What's black metal to you, today, in 2014? A simple music genre, a way of life, something else?
Black metal is to me pretty much what gospel music or hymns are to religious Christians. To me black metal is not mere entertainment or just another music genre, it's a lot more than that. It's not a way of life but rather an important aspect of it. My way of life is rooted in Left Hand Path spirituality, and black metal, for its own part, serves as something that upholds and strengthens this spiritual side of me. It's a sort of a mirror that amplifies whatever emotions, ideals or religious experiences I seek from it and in turn project upon it. As they say, art is food for the soul, and this is exactly what draws me to a certain kind of black metal.
What's the status of black metal in Finland these days? Is it a lively scene?
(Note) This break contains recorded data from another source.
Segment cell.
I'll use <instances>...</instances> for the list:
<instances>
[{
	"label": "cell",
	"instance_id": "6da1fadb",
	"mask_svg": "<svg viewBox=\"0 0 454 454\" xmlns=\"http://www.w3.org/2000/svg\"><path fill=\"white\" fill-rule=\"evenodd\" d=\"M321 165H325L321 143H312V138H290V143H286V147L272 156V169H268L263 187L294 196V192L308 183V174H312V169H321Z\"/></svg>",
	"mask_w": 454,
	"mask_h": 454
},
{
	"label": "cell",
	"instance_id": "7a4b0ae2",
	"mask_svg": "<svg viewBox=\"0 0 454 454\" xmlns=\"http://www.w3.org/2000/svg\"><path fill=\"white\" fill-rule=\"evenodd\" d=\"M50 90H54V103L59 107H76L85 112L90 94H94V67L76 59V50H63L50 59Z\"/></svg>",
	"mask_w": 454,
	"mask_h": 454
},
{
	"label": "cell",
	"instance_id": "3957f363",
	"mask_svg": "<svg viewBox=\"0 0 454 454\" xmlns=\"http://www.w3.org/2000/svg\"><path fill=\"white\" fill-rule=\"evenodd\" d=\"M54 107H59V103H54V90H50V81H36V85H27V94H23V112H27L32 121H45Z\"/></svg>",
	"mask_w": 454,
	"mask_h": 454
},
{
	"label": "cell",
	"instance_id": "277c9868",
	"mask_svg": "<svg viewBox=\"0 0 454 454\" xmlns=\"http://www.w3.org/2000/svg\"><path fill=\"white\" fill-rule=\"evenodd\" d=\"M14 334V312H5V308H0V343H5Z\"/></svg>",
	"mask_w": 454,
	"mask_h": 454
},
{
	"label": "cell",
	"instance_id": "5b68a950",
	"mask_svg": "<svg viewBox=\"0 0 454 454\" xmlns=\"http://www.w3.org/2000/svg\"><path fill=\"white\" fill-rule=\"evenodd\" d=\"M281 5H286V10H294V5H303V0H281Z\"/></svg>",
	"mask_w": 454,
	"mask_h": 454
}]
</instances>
I would certainly say so. There are lots of bands around and many of them are something I listen to regularly. Of course there are also those kinds of bands that do not arouse any thoughts one way or the other, but that's just a by-product of an active scene, I guess. It's great to see that bands that have been around since the '90s are still releasing quality material (quite many have actually released their best effort just recently) but I'm also very pleased to witness the rise of a bit younger bands such as Virvatulet, Angelscourge and Phlegein.
Here on Aristocrazia we just finished writing down our "Playlists", giving our personal opinions on the best and the worst releases of 2013. What about you? What albums have caught your attention, positively or else?
Even though the debut full-length album of Iceland's greatest offering, Svartidauði, was officially released in December 2012, the vinyl version came out in 2013 and therefore I will stubbornly count it as a 2013 release. This album, "Flesh Cathedral", is something that has really left its marks on my soul. It is easily the most captivating and awe-inspiring aural monument in years. I have listened to it well over hundred times and it still manages to keep me in its stranglehold. Absolutely stunning piece of work, I must say.
Do you appreciate or listen to any Italian bands, either still active or from the past?
There aren't that many I am familiar with. I guess the only Italian band that I listen to actively is Aborym. Mortuary Drape is great too, especially live!.
Do you have any passions aside from music, such as sport, cooking, art, books or videogames?
I do visit the gym often nowadays but that's hardly something I would call a passion. Books are my true passion. I don't read everything I can get my hands on, though, but instead I am a very selective reader. I buy new occult publications regularly but only certain tomes seem to be what really make me tick and these are something I tend to return to time and time again.
I thank you for your time, please feel free to add anything as a final address to our readers.
Nothing to add, really. Thank you for your support!